→ Recorded data
■ ■ ■ ■ ■ ■ ■

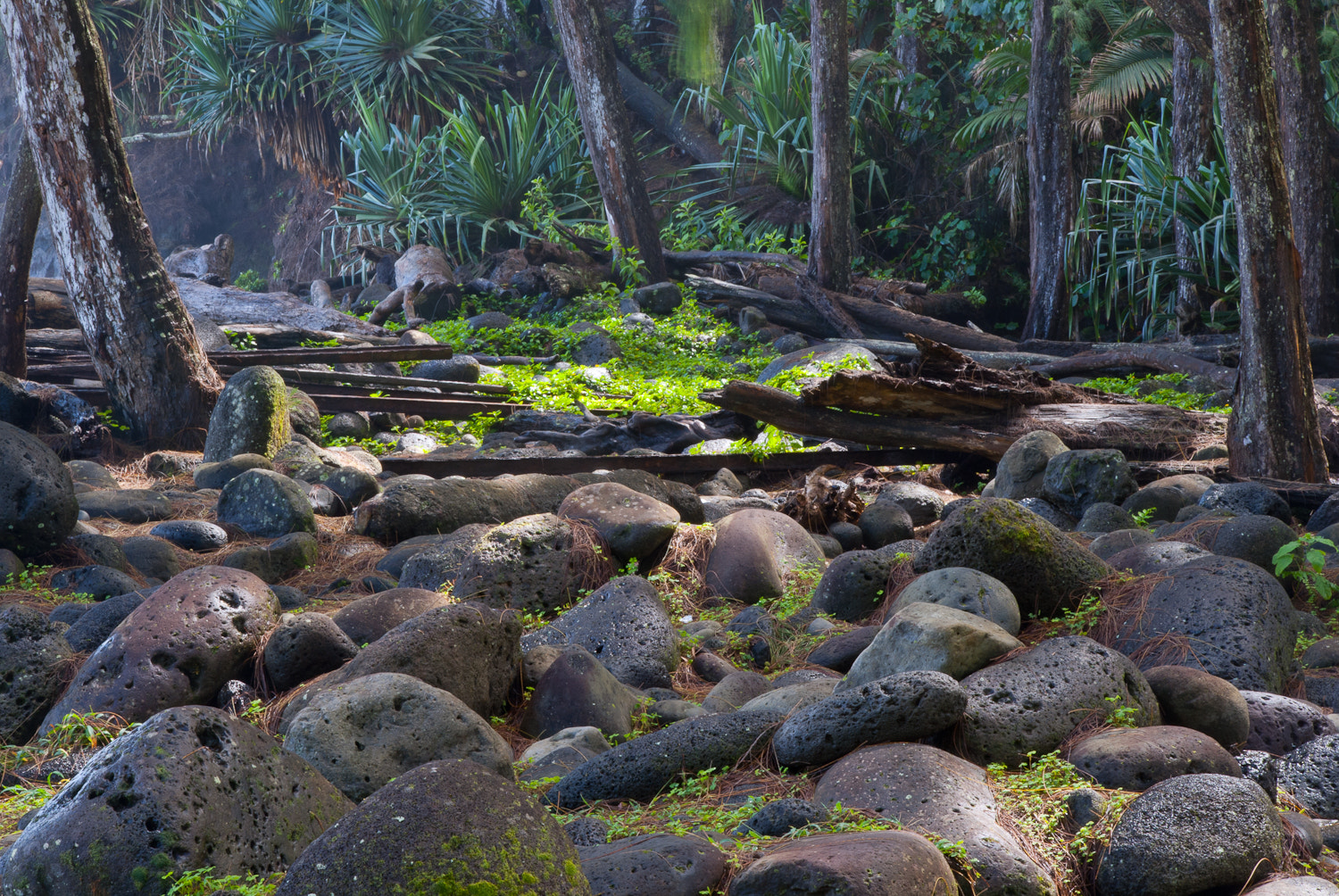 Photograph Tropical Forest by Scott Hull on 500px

■ ■ ■ ■ ■ ■ ■

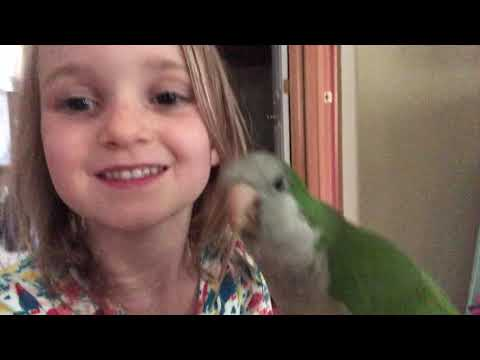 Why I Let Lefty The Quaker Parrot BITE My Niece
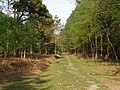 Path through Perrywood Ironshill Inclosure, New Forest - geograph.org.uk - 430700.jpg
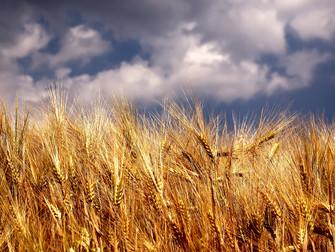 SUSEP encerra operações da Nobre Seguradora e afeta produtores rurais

■ ■ ■ ■ ■ ■ ■

→ Task description
In the data above, find the line containing "Path through Perrywood" and the line containing "SUSEP encerra operações". Copy exactly the stretch from the first through the second, both included, leaving out any picture.

→ Result
 Path through Perrywood Ironshill Inclosure, New Forest - geograph.org.uk - 430700.jpg
 SUSEP encerra operações da Nobre Seguradora e afeta produtores rurais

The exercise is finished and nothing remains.